Druk de ontspanknop half in (1) om scherpstelling en belichting te
vergrendelen.
• De scherpstelsignalen (blz. 25) in de monitor geven aan dat de
scherpstelling in orde is. Is het scherpstelsignaal rood, dan kon de
camera niet goed scherpstellen. Herhaal voorgaande stappen totdat het
signaal wit is.
• Is de scherpstelling ingesteld, dan zal een AF-sensor kort op het scherm
verschijnen om het punt van scherpstelling aan te geven.
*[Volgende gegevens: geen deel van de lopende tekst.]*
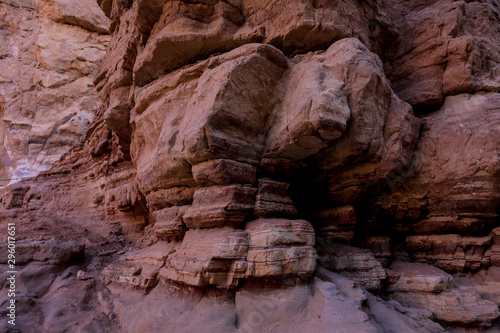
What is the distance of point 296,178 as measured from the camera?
15.6 feet

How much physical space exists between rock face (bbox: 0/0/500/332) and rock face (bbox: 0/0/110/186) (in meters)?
12.3

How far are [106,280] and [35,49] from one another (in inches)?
792

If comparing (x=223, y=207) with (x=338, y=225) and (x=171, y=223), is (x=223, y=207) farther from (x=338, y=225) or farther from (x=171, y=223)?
(x=338, y=225)

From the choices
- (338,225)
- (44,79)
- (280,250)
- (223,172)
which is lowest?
(280,250)

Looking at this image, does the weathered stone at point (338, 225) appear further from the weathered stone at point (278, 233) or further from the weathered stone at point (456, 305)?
the weathered stone at point (278, 233)

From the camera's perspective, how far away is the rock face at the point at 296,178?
346cm

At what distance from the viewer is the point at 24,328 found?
3924 millimetres

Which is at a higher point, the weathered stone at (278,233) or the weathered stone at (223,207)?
the weathered stone at (223,207)

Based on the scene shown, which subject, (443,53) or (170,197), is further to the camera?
(443,53)

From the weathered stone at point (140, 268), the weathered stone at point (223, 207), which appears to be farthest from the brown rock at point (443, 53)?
the weathered stone at point (140, 268)

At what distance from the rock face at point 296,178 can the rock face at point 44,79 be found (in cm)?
1230

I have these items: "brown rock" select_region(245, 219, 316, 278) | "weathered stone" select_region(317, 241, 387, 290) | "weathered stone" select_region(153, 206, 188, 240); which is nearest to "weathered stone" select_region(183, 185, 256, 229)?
"brown rock" select_region(245, 219, 316, 278)

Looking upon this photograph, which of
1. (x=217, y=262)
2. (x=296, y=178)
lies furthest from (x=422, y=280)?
(x=217, y=262)

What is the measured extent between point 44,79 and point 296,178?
66.2ft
• De sluitertijd- en diafragmawaarde veranderen van wit naar zwart
wanneer de belichting wordt vergrendeld.
Druk de ontspanknop geheel in (2) om de opname te maken.
• Het toegangslampje brandt om aan te geven dat de beeldinformatie naar
de CompactFlash kaart wordt weggeschreven. Verwijder een
CompactFlash kaart nooit als er informatie wordt overgeschreven.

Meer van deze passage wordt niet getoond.